▶ **Data supplied**
◆ ◆ ◆ ◆

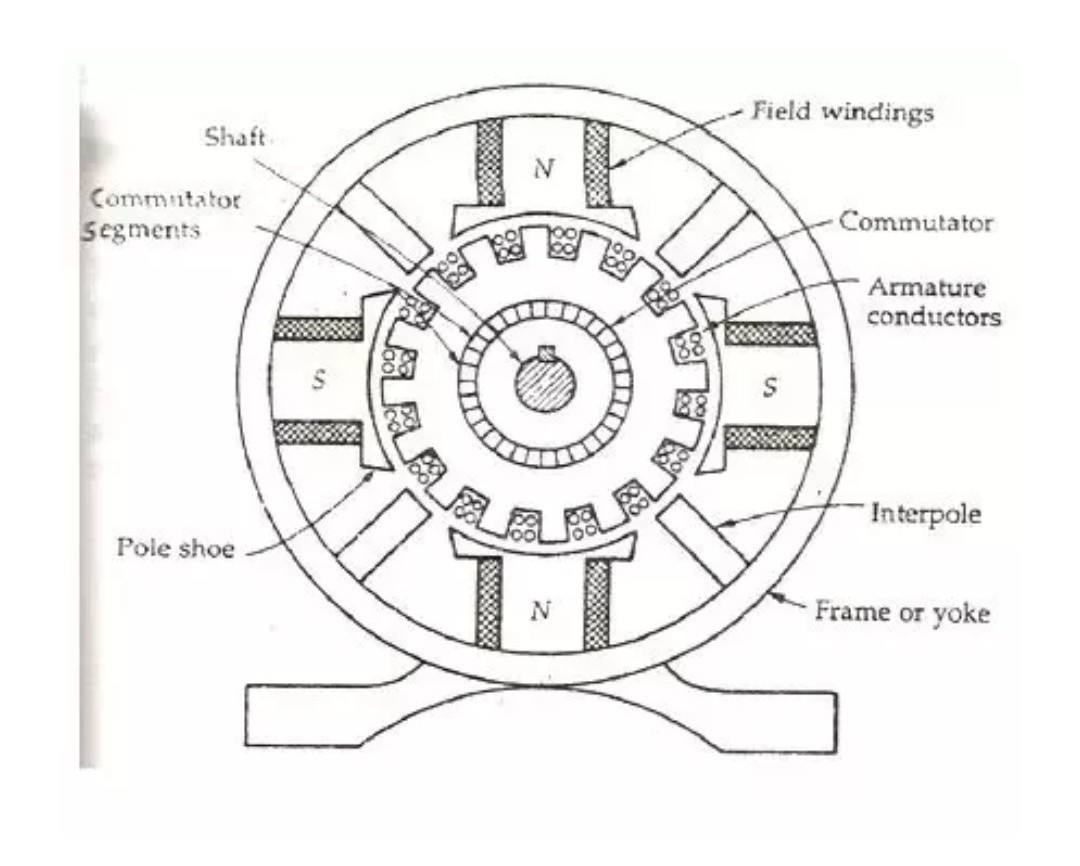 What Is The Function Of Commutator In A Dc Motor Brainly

◆ ◆ ◆ ◆

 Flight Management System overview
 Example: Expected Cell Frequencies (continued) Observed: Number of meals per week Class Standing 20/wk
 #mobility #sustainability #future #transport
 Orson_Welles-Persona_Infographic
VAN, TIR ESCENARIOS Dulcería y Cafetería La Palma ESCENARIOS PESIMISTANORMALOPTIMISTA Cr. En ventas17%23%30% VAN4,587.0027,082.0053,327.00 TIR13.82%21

◆ ◆ ◆ ◆

▶ **Exercise**
In the listing above, transcribe exactly everything from the line containing "#mobility #sustainability #future #transport" down to the line containing "VAN, TIR ESCENARIOS", including both and nothing more.

▶ **The answer**
 #mobility #sustainability #future #transport
 Orson_Welles-Persona_Infographic
VAN, TIR ESCENARIOS Dulcería y Cafetería La Palma ESCENARIOS PESIMISTANORMALOPTIMISTA Cr. En ventas17%23%30% VAN4,587.0027,082.0053,327.00 TIR13.82%21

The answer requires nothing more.